- Aufgaben -
1. Fasse im Text über den Honda S2000 den Absatz, der mit „Wer angesichts der ungehemmten Drehfreude“ beginnt, in kürzerer Form zusammen und behalte dabei seine wichtigsten Aussagen bei.
2. Schreib den Text über den gebrauchten Honda S2000 nach seinem letzten Satz weiter.

- Lesetext -
Einfach Hondabar

Hochkarätigen Fahrspaß bei überschaubarem finanziellen Einsatz verspricht der Honda S2000. Worauf ist zu achten, wenn der 240 PS starke Nippon-Roadster in die Jahre gekommen ist?
Wenn sich die Fahrt innerhalb von 3000 Umdrehungen abspielt, heißt das noch lange nicht, dass man in einem Diesel-Kombi auf der Autobahn sein Dasein fristet. Nein, man kann auch in einem Honda S2000 sitzen und – wenn es sein muss – den VTEC-Vierzylinder zwischen 6000 bis 9000 Touren ausquetschen. Das klingt definitiv verlockender als die erstgenannte Alternative. Sieben Jahre nach seiner Vorstellung hat der japanische Roadster nun Preisregionen erreicht, die ihn für den Sportwagen-Fan mit schmalem Geldbeutel interessant machen. Bei rund 16 000 Euro geht’s los, dafür bekommt man ein 99er oder 2000er Modell mit Laufleistungen zwischen 100 000 und 150 000 Kilometern.
Wer angesichts der ungehemmten Drehfreude vor sechsstelligen Tachoständen zurückschreckt, dem kann grundsätzlich Entwarnung gegeben werden. „Wie alle VTEC-Motoren von Honda ist auch das S2000-Triebwerk äußerst robust – anders als viele Turbo- oder Kompressormotoren“, so Michael Hofmann vom Autohaus Eismann im fränkischen Forchheim. Das gilt natürlich nur, so lange die Vorbesitzer den Vierzylinder behutsam warm gefahren und ihm alle Inspektionen gegönnt haben.

- Gesammeltes Material -
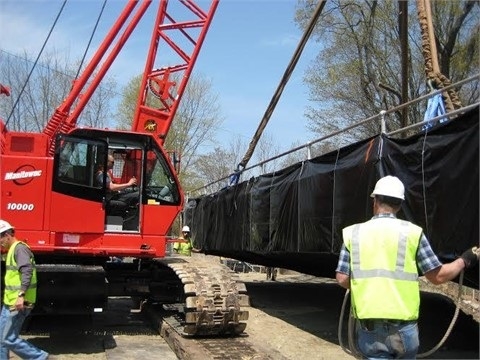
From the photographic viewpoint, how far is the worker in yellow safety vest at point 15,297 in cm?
633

- Lösungen -
1. Hohe Kilometerstände müssen beim S2000 trotz seiner Drehfreude grundsätzlich nicht abschrecken. Laut Michael Hofmann vom Autohaus Eismann in Forchheim ist der Motor wie alle VTEC-Motoren von Honda äußerst robust, anders als viele Turbo- oder Kompressormotoren. Das gilt allerdings nur, wenn die Vorbesitzer den Vierzylinder behutsam warm gefahren und alle Inspektionen durchgeführt haben.

2.
Jüngere Typen der Jahre 2001 und 2002 rangieren zwischen 20 000 und 24 000 Euro. Viele sind sehr wenige Kilometer gelaufen, weil sie oft mit Saisonkennzeichen bewegt wurden. In den einschlägigen Internet-Portalen sind derzeit knapp 150 Fahrzeuge inseriert. Nicht eben wenig, aber auch nicht zu vergleichen mit dem Überangebot an TT, Z3, Boxster oder SLK.
Der in geringen Stückzahlen unters Volk gebrachte S2000 ist somit die weitaus exklusivere Möglichkeit, Roadster zu fahren. Grund für die seltene Erscheinung: Anders als seinen deutschen Kontrahenten fehlt es dem Japaner an einer guten Portion Alltags-tauglichkeit. Kaum Ablagen im Innenraum, verwinkelter Mini-Kofferraum, Lenkrad nicht verstellbar, wenige Extras verfügbar, Motor bei schneller Fahrt laut, straffes Fahrwerk, ESP erst seit 2006 verfügbar – so verjagt man viele Kunden und macht das Auto nebenbei bemerkt auch für viele weibliche Roadster.Fans unattraktiv.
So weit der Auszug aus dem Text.